Search code examples
pandasmulti-index

Align pandas dataframes with multiindex


I have two pandas dataframes df1 and df2 with a different multiindex. I would like to align both dataframes according to the last index level. The shorter dataframe rules, i.e. all the dates that are not in the shorter dataframe should be removed from the longer dataframe.

If I were to drop the first two index levels, I get the result I am looking for. However, I would like to preserve the complete multiindex.

import numpy as np
import pandas as pd

idx1_l1 = np.tile("provider_1", 31)
idx2_l1 = np.tile("provider_2", 22)
idx1_l2 = np.tile("indicator_1", 31)
idx2_l2 = np.tile("indicator_2", 22)
idx1_l3 = pd.date_range(start="2020-01-01", end="2020-01-31")
idx2_l3 = pd.date_range(start="2020-01-10", end="2020-01-31")
data1 = np.random.randint(low=1, high=100, size=31)
data2 = np.random.randint(low=1, high=100, size=22)

df1 = pd.DataFrame(data=data1, index=[idx1_l1, idx1_l2, idx1_l3])
df2 = pd.DataFrame(data=data2, index=[idx2_l1, idx2_l2, idx2_l3])

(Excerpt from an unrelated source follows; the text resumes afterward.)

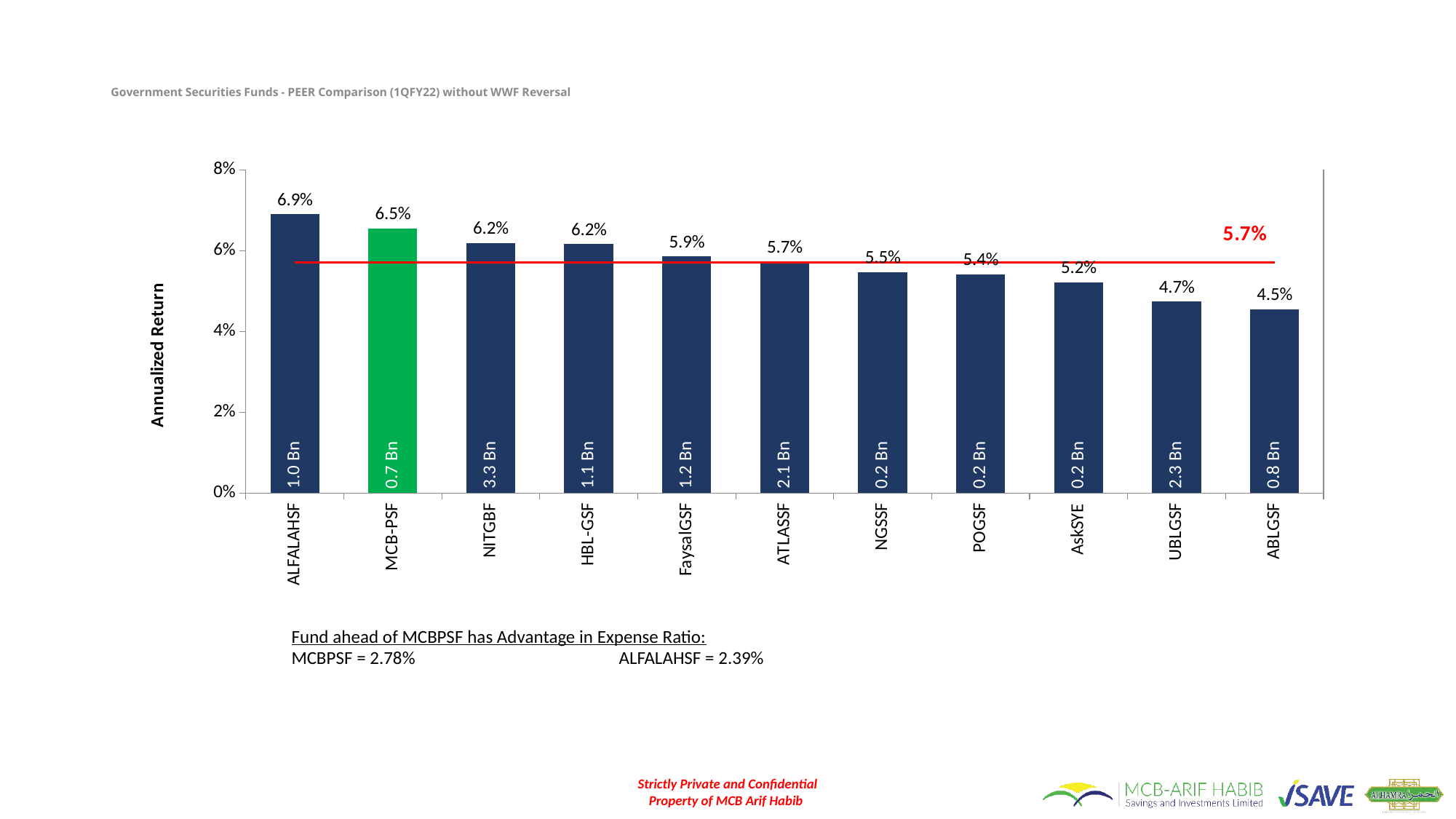
What is the annualized return for MCB-PSF? 6.5% Which fund has the lowest annualized return? ABLGSF What value is marked by the red horizontal line on the chart? 5.7% What is the annualized return for ALFALAHSF? 6.9% Which has a higher annualized return, FaysalGSF or NGSSF? FaysalGSF What is the annualized return for UBLGSF? 4.7% What type of chart is shown on the slide? bar chart Which fund has the highest annualized return? ALFALAHSF How many funds are shown in the chart? 11 Is the annualized return for ABLGSF greater or less than 6%? less Do the annualized returns rise or fall from left to right across the funds? fall What is the difference in annualized return between ALFALAHSF and MCB-PSF? 0.4%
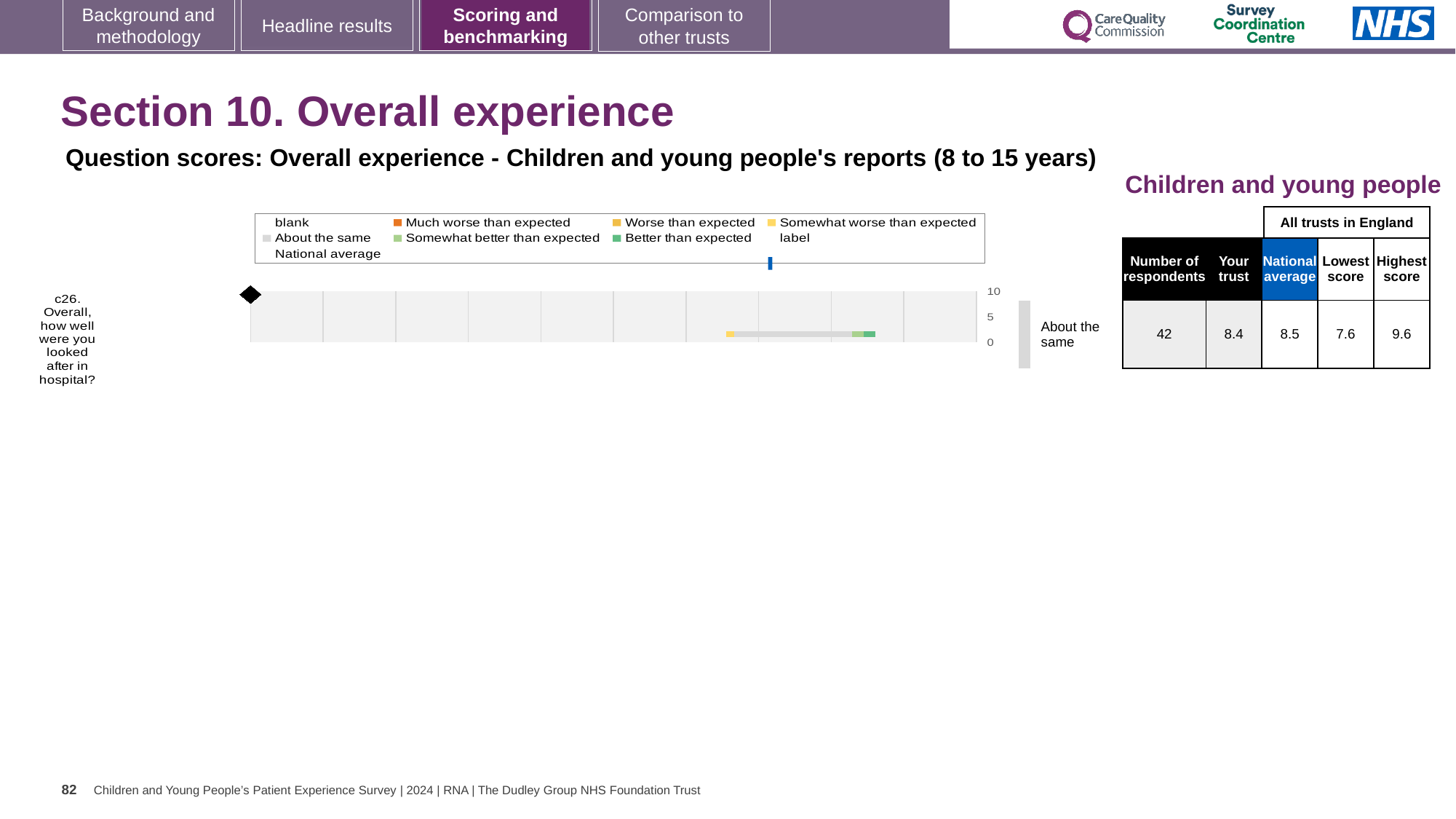
What is the highest score among all trusts in England for question c26? 9.6 What kind of chart is shown on the slide? Bar chart How many survey questions are plotted in the chart? 1 What is the lowest score among all trusts in England for question c26? 7.6 What is the 'Your trust' score for question c26? 8.4 Which survey question is plotted in the chart? c26. Overall, how well were you looked after in hospital? Which is larger for question c26, the 'Your trust' score or the national average? National average What is the national average score for question c26? 8.5 How many respondents answered question c26? 42 What is the maximum value shown on the chart's score axis? 10 What is the difference between the highest score and the lowest score for question c26? 2.0 What benchmark category is shown next to the bar for question c26? About the same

df1, df2 = df1.droplevel([0, 1]).align(df2.droplevel([0, 1]), join="inner", axis=0)

Solution

  • You can create the new index for the desired level (2 in your case) by intersection and then select the rows with get_indexer:

    idx = df1.index.get_level_values(2).intersection(df2.index.get_level_values(2))
    df1 = df1.iloc[df1.index.get_level_values(2).get_indexer(idx)]
    df2 = df2.iloc[df2.index.get_level_values(2).get_indexer(idx)]